Warm Springs Forest Products said Wednesday it is expecting to lay off 93 full-time employees this November.
It's not the mill's first big layoff in recent years, but there's still hope for restoring some of the lost positions next spring.
The lumber mill is among the top 15 private employers in Jefferson County.
The upcoming layoffs are only temporary, according to officials, but it is significant to those who could be affected.
"I really love it here," said Aaron Culps, quality control manager at the mill.
"I will be here as long as I can, as long as the place is open," Culps said. "There's a layoff every year. We keep coming back because we just love this place."
Culps is one of 127 employees at the lumber mill that is a big piece of the Warm Springs economy.
Nearly 75 percent of their workforce is being let go. Most of them are tribal members.
"The battle that we have been having with them (the tribal council), with the board feet in a year" that can be harvested, Culps said.
With dozens of employees affected, you can imagine the impact this will have on the economy in Warm Springs.
"Some years it's worse, some years its not," Culps said. "We had a year where we were laid off for six weeks, and that's just because of the snow and the rainfall."
Yes, even the weather can cause layoffs.
"Winter effects cause layoffs too, because it just gets so muddy and wet out here, just difficult for the truckers to bring the logs in," Culps said.
The new round of layoffs aren't the worst the company has seen.
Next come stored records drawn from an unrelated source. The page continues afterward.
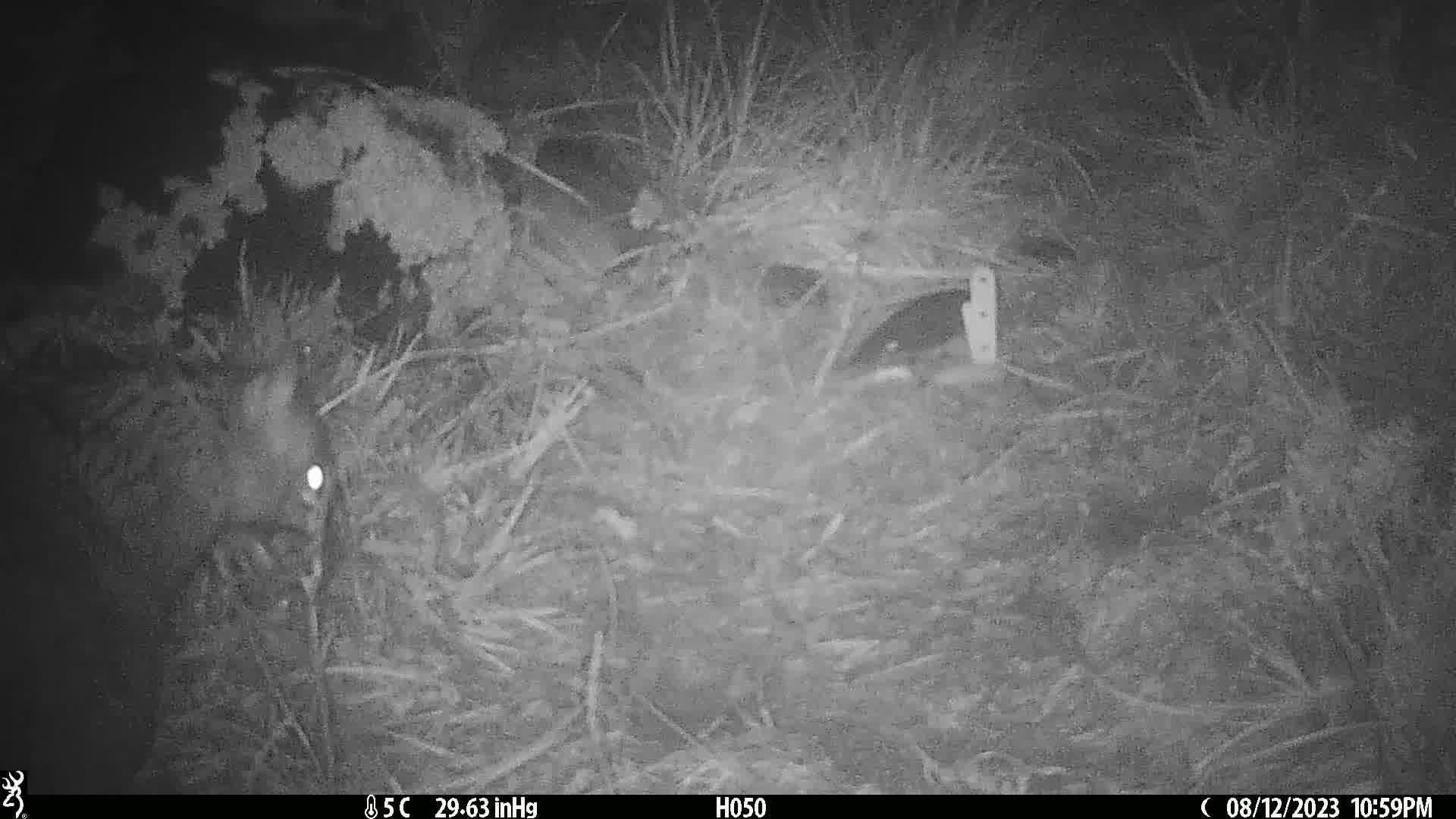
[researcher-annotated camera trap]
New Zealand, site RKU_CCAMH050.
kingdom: Animalia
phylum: Chordata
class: Mammalia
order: Diprotodontia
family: Phalangeridae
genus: Trichosurus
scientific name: Trichosurus vulpecula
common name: common brushtail possum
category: possum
In 2008, the company even came close to closing down entirely, but Vanport International stepped in and saved the company.
The owners say they have no plans to permanently closed the mill.
But in a news released Wednesday, they said, "Due to completion of their 2012 allowable timber harvest, the mill will temporarily shut down on December 1st. During this time, upgrades and maintenance will be performed with plans to re-open and begin operations again" at the end of February or early March.
Now, all the company can do is predict better times to come.
"I can predict, but there's more of a hope, I believe," Culps said. "Because you can never know what's going to happen, with what's going on with the (tribal) council and the natural resources."